Nella contemporaneità, questo materiale, ottenuto dalla trasformazione in polvere dei blocchi di marmo estratti dalla montagna, è passato recentemente da residuo di scarto a motivo di speculazione: circa il 75% del marmo estratto viene infatti lavorato da multinazionali ed è destinato ad impieghi industriali.

Le opere presentate all’esposizione, con la finalità di raccontare la duplicità del percorso di questo materiale, presentano due differenti versi di lettura, per narrare da un lato i tempi lentissimi della millenaria storia evolutiva naturale del marmo, con la complessità che ne ha garantito la formazione, dall’altro per descrivere l’operare distruttivo dell’essere umano e la rapidità con la quale i processi estrattivi intaccano in maniera irreparabile e mortifera il paesaggio.
Il contrasto visibile tra le due estremità mostra le conseguenze a lungo termine dei comportamenti nocivi ed egoisti dell’uomo, offrendo spunto per una riflessione etica e di auto-responsabilizzazione sui temi dell’inquinamento, proponendo una prospettiva alternativa.
Una prospettiva in cui l’educazione alla sostenibilità ambientale diviene nucleo centrale essenziale, per fornire coordinate che possano guidare a scelte più consapevoli nel quotidiano, attraverso la costruzione di una coscienza critica attiva e partecipe.

L’investimento culturale consente una reale emancipazione da logiche di profitto e asservimento, nelle quali dinamiche consumistiche nocive generano sprechi e uno stile di vita aggressivo nei confronti del pianeta.
Tutto ciò porta a riflessioni sulla possibilità di creare un nuovo modo di intendere lo spazio collettivo e privato, alla luce di soluzioni alternative che garantiscano un benessere reale, che possa esprimersi attraverso la convivenza rispettosa e armonica dell’uomo con lo spazio circostante, dove il benessere non si esprime unicamente in attitudini di tipo edonistico, ma nel reale e tangibile miglioramento della qualità di vita.
Il senso del nostro esistere sul pianeta si trova nell’indispensabilità dell’empatia, della cooperazione. In un’ottica globale è evidente che il senso etico del nostro vivere quotidiano può essere acquisito unicamente riconoscendosi nel diverso, sia esso il mondo naturale della vegetazione e degli animali, o dell’uomo stesso.

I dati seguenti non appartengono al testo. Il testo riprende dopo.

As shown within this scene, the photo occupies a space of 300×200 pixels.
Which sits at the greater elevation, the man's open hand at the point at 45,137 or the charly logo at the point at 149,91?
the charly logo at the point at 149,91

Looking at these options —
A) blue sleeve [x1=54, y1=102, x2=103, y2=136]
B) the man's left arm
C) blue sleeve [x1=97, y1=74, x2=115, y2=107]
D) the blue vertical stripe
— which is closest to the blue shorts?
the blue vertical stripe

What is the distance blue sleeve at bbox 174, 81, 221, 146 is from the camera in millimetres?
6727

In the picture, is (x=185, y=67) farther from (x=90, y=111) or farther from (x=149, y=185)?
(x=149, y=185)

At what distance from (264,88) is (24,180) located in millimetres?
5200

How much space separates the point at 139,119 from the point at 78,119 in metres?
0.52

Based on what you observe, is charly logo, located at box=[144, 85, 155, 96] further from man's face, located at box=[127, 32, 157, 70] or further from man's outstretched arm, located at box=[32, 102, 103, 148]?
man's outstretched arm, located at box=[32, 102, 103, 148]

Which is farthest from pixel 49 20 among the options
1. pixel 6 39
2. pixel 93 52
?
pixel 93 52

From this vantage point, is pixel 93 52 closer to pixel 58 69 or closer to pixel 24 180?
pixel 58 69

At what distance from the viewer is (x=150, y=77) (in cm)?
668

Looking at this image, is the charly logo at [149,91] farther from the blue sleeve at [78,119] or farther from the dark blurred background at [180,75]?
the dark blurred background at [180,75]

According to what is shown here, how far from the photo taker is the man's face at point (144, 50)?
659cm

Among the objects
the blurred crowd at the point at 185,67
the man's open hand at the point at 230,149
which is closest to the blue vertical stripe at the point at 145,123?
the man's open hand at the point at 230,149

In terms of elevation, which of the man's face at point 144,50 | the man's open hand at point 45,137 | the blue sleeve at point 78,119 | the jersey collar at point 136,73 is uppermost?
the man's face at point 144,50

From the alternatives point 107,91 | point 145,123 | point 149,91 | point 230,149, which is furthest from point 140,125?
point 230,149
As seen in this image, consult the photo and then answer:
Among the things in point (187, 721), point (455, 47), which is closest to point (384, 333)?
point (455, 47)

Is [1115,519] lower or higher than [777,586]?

In conclusione, il percorso tracciato nelle pagine di “memorie della polvere” vuole affermare il legame indissolubile che vincola l’uomo all’ambiente circostante, partendo dall’analisi dei processi di creazione della vita, ed evidenziando quanto la perdita del senso ultimo dell’abitare sia la causa primaria del malessere interiore del pianeta.

Polvere

Fondali marini. Nell’ombra, la vita. Ciechi tentacoli a tastoni, coralli, lunghe dita senza mani.
Freddi occhi di fredde membra, corpi lisci che si sfiorano e si intrecciano nell’acqua.
Creature marine. E poi.. respiro.
Zampe, arti, gambe, sostegni, tendini, ginocchia. Ali. Vite di luce, di verde, di sete.
Becchi, squame, piume, pelliccia, denti, orecchie… Spogliata pelle.
Tutto si crea, tutto si distrugge.
Un rumore metallico squarcia la vista. Uomo di sete, di fame e di denaro.
Si sentono cigolii, frugare affannato di bracci meccanici, rosicchiare ansante di ferrose fauci.
Caldo legno, alberi, natura e nuda roccia si scontrano con il violento tocco umano
afflitto dalla disperata ricerca di sfamare la smania.
Morsi. Morsi alla pietra che rapidamente si sgretola. Strade, ruote, acciaio, scavi.
Profonde buche, carie dei monti. Costruzioni, edilizia, motori.
Fumo… polvere… ritmo… produzione. Ci sono dei panni stesi all’aria.
Aria di sfruttamento. Aria di tormento. Croci di legno piantate nel terreno.
Dopo l’ossessione, l’assillo, il delirio, l’avidità…
Riposo.
Buio scavato nella terra.

J. T.

 

Si dice oggi che
ascoltando una conchiglia
tu possa sentire il suo canto;
poni l’orecchio e senti
quello che stiamo perdendo.
G. M.

 

DISGREGARE

“D” è la sonorizzazione prodotta da Alessio Mosti per l’opera “La memoria della polvere” di Maria Ginzburg. Si tratta di un paesaggio sonoro che attraversa una parabola di costruzione e decostruzione del suono. Per quanto ci sia un mantra melodico che si ripete per quasi tutta la durata del brano, si distingue una fase autogenerativa di creazione organica ed una di decostruzione meccanica artificiale. Ciò simboleggia la fase dell’uomo in cui il progresso tecnologico e la scienza lo inebriano tanto da dimenticare principi fondamentali come quelli di interazione e interdipendenza: ci si trova ben presto nella fase discendente della parabola in cui non si può far altro che constatare la desolante disgregazione dell’ambiente circostante; l’ebbrezza di onnipotenza lascia dunque spazio ad un amaro senso di frustrazione.
La sonorizzazione si avvale inoltre di un’istallazione microfonica nella galleria, grazie alla quale il suono dei passi degli spettatori verrà integrato a quello della traccia in riproduzione.